Apakah kita bisa tau jawaban dari pertanyaan-pertanyaan itu?

Banyak pertanyaan di hidup ini yang gimanapun juga kita tidak bakal tau jawabannya apa

Termasuk pertanyaan,

“Apa kamu tau & mengenal dirimu sendiri?”

Kalau kita jawab “iya tau”, itu lebih ke secara konsep. Hasil thinking mind.

Iya, kalau secara konsep, sebatas hasil thinking mind, kita merasa tau ini itu.

Tapi ketika kita mulai melatih kesadaran diri (observing mind-mindfulness), maka kita jadi belajar berani mengakui bahwa banyak hal di hidup ini yang sebenarnya kita tidak tau & itu tidak apa-apa.

Thinking mind akan selalu cerewet bertanya, mencari jawabannya, merasa udah nemu jawabannya terutama yang dirasa nyaman, dsb.

Tapi di tingkat lebih dalam, kita perlu belajar untuk nyaman dengan ramainya tanya & berbagai ulah thinking mind.

Belajar nyaman di kondisi tidak tau.

Dan hanya dengan belajar nyaman dengan berbagai tidak tau itulah maka kita bisa benar-benar tenang.

Iya, enggak mudah. Karena thinking mind-ego keakuan selalu merasa tidak nyaman dengan kondisi tidak tau. Akan protes dengan mulai mikir, mikir, mikir mencari jawabannya biar tau.

Semakin ego kita besar, semakin kita takut dengan kondisi tidak tau: “Pokoknya aku harus tau!”. Terus cemas mencari, mencari, mencari, hingga sok tau.

Belajar nyaman dengan tidak tau ini juga bermanfaat dalam menjalin hubungan.

Kalau hubungan sebatas di dimensi thinking mind yang berambisi harus tau, dan merasa sok tau, maka hanya penuh asumsi, judgment, orang lain sebatas kumpulan memori usang di masa lalu.

Ketika di dimensi observing mind, nyaman dengan tidak tau, maka kita jadi berjarak dgn judgment, dsb hasil thinking mind.

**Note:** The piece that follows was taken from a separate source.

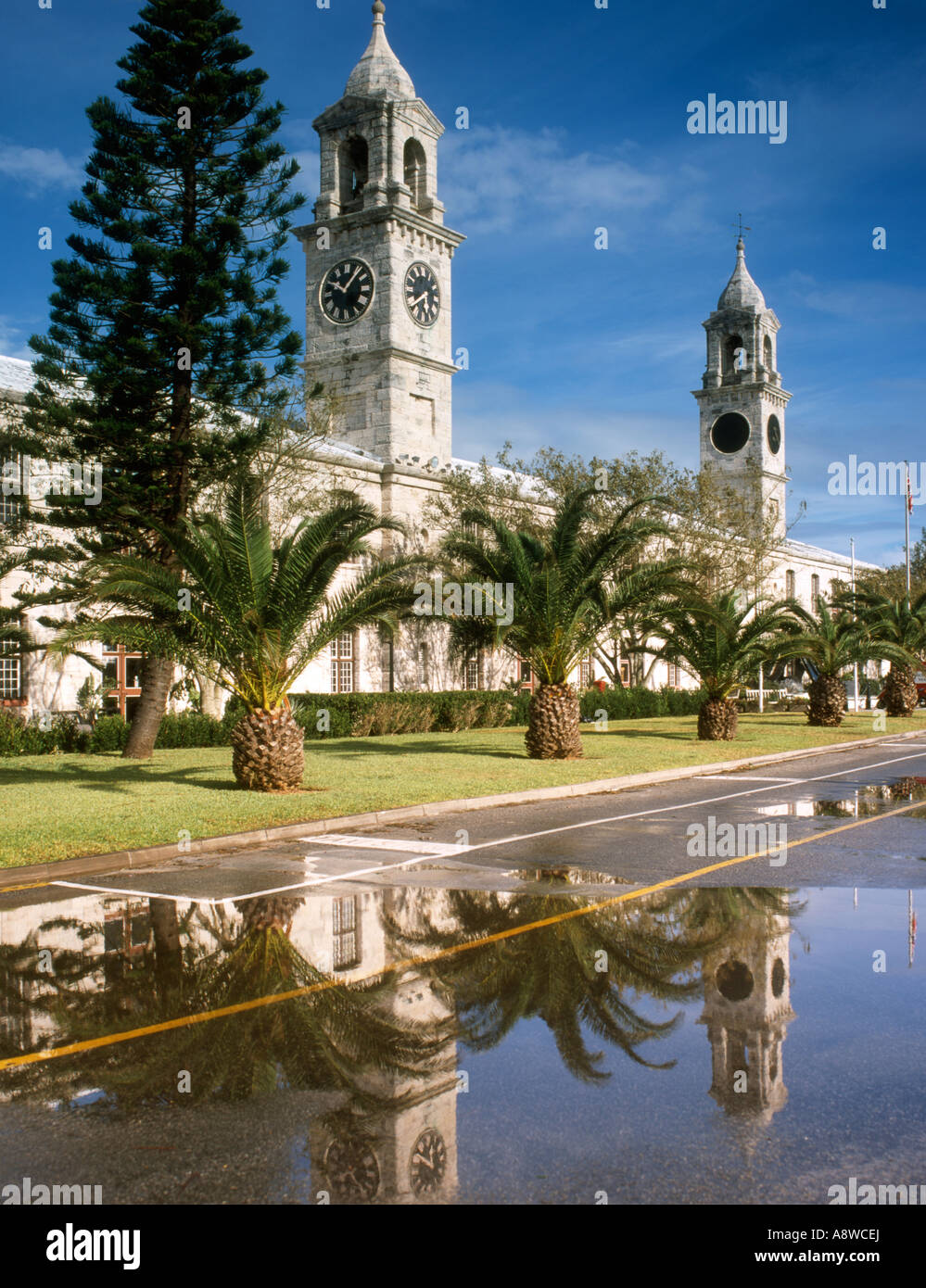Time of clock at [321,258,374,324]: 10:06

Bukan berlandaskan thinking mind yang penuh dengan kesoktauannya, tapi berlandaskan nyaman dengan tak tau, maka hubungan kita jadi terkoneksi dengan level yang lebih dalam.

Relate dengan kata Socrates:

“Satu-satunya kebijaksanaan yang sebenarnya adalah kamu tau bahwa kamu tidak tau.”

Semoga kita semua bisa menerima kenyataan seapaadanya.